02 Deepening Understanding
This week was more about deepening theoretical foundations, reading Kapferer on experiential branding and Wiberg on materiality of interactions. The concepts are coming together, but I still need to answer: which contexts? which brands? how do I measure this?
Week-two
25 ~ 31, Aug, 2025Journal-by
Choi YerinKeywords
- Presentation
- Experiential-dimension
- Materiality
- Atmospheric Aesthetics
- Feedback
Presentation
Week 2 Presentation slide
Feedback from Andreas
This week, we got a chance to present our project ideas and research we have done so far. My central research question was "How Can Interaction Be Branded?". Andreas asked me what this actually means. And honestly? I didn't have a great answer. It sounded good in my head, but when pressed to explain it concretely, I realized I was being vague. "Interaction can be branded" is abstract theorizing. I need concrete examples and measurable qualities.
Research Progress &
Theoretical Expansion
Experiential Touchpoints (Kapferer)
Reading Kapferer's New Strategic Brand Management,
some of it was really validating what I've been thinking.
"Brands that are only products must add an experiential dimension that will involve the client, where the brand is lived, felt, touched or heard " (Kapferer 138)
He gives this example about car manufacturers being obsessive about experiential detail. (like Door closing sounds, Leather texture and softness, Armrest positioning, ergonomics, and so on.) None of these are visual branding elements. They're sensory, temporal, experiential. And this is what I want to explore in digital interfaces. The non-visual elements that make you feel a brand. The way interfaces Respond and move.
This is exactly what I'm investigating. Brands need to move beyond transactions toward something embodied and emotional. In digital interfaces, this translates to: How does scrolling feel? How does feedback respond? What personality emerges through micro-interactions?
Kapferer argues that experiential dimensions will increasingly differentiate brands in the future. Which makes sense, when every brand can look polished and minimal, how do you stand out? Through how you feel to use.
"understanding the perceptible dimension of the brand
makes us forget the product alone" (Kapferer).
When a brand nails the experience, you stop thinking about the product's specs or price.
You just feel connected to it. That's the goal.
Materiality of Interaction: Wiberg
So, this is the reading that actually restructured how I'm thinking about this research.
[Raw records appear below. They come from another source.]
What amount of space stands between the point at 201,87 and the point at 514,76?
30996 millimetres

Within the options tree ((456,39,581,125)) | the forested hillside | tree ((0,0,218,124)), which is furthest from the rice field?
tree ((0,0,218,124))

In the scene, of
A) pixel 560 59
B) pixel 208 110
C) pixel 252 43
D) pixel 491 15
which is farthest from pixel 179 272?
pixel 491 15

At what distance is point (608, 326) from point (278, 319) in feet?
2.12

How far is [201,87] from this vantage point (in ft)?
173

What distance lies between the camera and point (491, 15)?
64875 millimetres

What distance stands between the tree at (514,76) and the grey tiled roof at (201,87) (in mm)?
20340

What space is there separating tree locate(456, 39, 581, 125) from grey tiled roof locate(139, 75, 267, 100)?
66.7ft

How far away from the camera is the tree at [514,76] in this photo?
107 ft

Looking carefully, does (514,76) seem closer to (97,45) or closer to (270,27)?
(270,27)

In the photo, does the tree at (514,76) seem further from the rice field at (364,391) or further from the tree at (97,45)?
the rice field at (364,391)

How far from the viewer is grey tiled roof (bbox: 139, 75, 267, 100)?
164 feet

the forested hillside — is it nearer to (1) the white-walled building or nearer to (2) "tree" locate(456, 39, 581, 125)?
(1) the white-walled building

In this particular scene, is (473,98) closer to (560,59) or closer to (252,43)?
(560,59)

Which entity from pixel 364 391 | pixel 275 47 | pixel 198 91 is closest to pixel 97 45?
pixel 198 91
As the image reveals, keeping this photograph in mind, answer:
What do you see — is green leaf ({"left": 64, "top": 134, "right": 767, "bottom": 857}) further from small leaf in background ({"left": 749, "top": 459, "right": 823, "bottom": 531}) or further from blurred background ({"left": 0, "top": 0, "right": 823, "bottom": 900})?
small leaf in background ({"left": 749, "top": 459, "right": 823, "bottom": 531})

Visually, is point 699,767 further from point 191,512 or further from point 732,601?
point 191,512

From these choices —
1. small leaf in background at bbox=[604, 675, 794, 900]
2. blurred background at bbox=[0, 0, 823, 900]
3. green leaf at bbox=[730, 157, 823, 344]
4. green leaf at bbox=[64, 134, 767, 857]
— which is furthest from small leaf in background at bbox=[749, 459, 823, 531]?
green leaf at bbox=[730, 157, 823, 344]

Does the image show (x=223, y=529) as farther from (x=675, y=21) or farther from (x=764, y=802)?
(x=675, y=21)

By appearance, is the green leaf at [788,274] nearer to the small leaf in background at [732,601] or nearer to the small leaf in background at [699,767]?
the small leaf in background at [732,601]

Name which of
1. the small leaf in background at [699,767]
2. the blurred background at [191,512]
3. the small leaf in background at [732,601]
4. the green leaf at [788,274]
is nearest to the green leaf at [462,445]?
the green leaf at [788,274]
Mikael Wiberg's "Materiality of Interaction". This framework directly supports what I'm trying to do.
He builds on the broader "material turn" in HCI (human-computer interaction), which treats digital interaction as materials to be designed with their own properties. His argument: interaction itself has materiality and can be crafted like physical materials.
Actor-network between materials, interaction gestalt, interactive artifact,
users, and designers, © Verena Fuchsberger
This fundamentally shifts how we conceptualize interface design. Not arranging visual elements, but sculpting experiential matter. If interaction is material, then branded interaction becomes a form of experiential sculpture—shaping digital matter to embody brand personality.
This foundation is exactly what I needed. It validates using computational prototyping as a sculpting tool. Code lets me manipulate the material properties of interactions (timing, physics, responsiveness) with precision. This gives me concrete language and methodology. I'm not just "making interfaces feel nice." I'm sculpting experiential materials to create branded atmospheres.
Unanswered Questions for Week 3
Which brands/apps demonstrate the clearest examples of branded interaction?
How do I evaluate the effectiveness of branded interactions?
Which coding approaches will best serve prototype development?